*Text shown*.
>> start

I think we should update the custom translation component to also accept TEXT_LANGUAGE
as an input. If someone tries to create a Tesseract --> Translation pipeline using the custom translation component that will cause an error saying the language (really a script), is not supported. I think that's fine.
java/TikaTextDetection/README.md
line 65 at r1 (raw file):
Secondary languages and their confidence scores are listed as comma separated strings: - `SECONDARY_TEXT_LANGUAGES` : A list of secondary languages (from greatest to least confidence) separated by ", " delimiters.
I just want to point out that our use of semi-colons for PAGE_NUM
is inconsistent with our use of commas for this output and the associated confidences, but don't change it.
Our custom speech-to-text components also use commas for the detected languages and associated confidences. It's best to be consistent with that for this language detection capability. Also, I don't want to change PAGE_NUM
to use commas now since it might break compatibility with existing job parsers.
java/TikaTextDetection/README.md
line 135 at r1 (raw file):
- Optimaize Language Detector: - Every language in Tika's language detector, except Esperanto. - Afrikaans
Listing these in alphabetical order will help readability.
java/TikaTextDetection/README.md
line 185 at r1 (raw file):
- OpenNLP Language Detector: - Every language in Tika and Optimaize Language Detectors except Aragonese. - Bihari languages
Listing these in alphabetical order will help readability.
java/TikaTextDetection/plugin-files/descriptor/descriptor.json
line 35 at r1 (raw file):
}, { "name": "LANG_DETECTOR",
Use `LANGUAGE_DETECTOR" for consistency with other parameters.
java/TikaTextDetection/plugin-files/descriptor/descriptor.json
line 36 at r1 (raw file):
{ "name": "LANG_DETECTOR", "description": "Specifies which Tika Language detector to use. Current options are `opennlp`, `optimaize` and `tika` (Note: `tika` is depreciated and does not work for short text). Defaults to `opennlp`.",
Use lowercase L in "Language detector".

>> end

*Dataset rows*.
>> start

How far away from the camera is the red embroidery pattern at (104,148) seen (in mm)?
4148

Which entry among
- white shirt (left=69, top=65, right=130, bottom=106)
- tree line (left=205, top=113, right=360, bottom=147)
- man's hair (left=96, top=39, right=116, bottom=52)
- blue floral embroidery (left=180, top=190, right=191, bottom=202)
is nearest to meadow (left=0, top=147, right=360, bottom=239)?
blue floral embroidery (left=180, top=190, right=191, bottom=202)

>> end
>> start

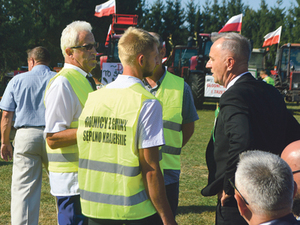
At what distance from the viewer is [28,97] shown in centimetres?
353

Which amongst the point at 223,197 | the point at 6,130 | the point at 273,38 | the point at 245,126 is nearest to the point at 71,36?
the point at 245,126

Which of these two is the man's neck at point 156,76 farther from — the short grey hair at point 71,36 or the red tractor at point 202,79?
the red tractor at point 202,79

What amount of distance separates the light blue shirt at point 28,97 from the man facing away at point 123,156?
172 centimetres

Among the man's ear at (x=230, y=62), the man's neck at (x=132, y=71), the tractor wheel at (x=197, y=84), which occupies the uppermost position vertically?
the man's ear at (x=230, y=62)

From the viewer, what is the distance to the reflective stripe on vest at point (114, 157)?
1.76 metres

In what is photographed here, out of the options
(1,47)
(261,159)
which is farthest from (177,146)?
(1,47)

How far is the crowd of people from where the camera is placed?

>> end
>> start

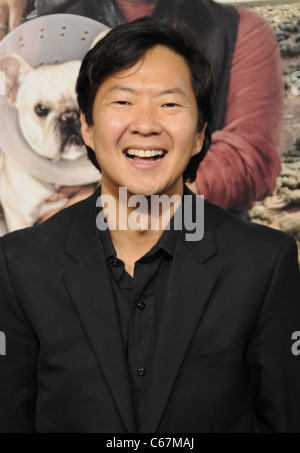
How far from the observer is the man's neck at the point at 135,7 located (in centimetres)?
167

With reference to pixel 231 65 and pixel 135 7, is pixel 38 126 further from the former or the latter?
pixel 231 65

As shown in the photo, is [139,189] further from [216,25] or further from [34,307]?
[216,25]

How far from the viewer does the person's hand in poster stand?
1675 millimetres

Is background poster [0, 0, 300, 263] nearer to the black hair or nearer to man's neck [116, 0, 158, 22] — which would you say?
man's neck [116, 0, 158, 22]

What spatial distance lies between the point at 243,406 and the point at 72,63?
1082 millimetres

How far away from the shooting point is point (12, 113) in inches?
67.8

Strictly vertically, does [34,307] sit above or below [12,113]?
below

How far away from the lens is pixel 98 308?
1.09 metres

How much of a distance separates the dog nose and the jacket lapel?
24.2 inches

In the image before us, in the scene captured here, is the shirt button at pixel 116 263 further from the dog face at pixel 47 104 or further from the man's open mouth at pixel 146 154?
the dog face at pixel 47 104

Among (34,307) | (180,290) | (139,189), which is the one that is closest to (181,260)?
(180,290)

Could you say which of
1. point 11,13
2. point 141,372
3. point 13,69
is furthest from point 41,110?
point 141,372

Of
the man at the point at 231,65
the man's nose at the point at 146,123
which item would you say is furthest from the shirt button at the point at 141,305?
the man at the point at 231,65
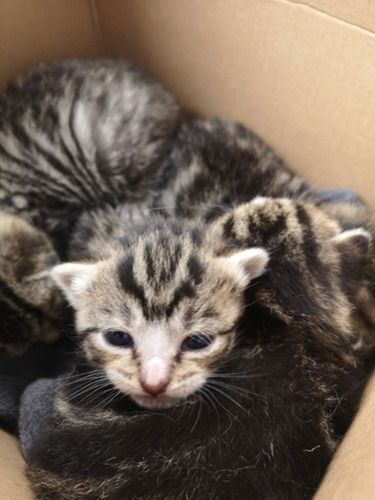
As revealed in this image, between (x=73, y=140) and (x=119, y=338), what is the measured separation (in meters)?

>> end

List every all-caps identifier containing an underscore that appears in the code review text. The listing is separate material and has no connection to the code review text.

*Answer to the problem*. TEXT_LANGUAGE, SECONDARY_TEXT_LANGUAGES, PAGE_NUM, LANG_DETECTOR, LANGUAGE_DETECTOR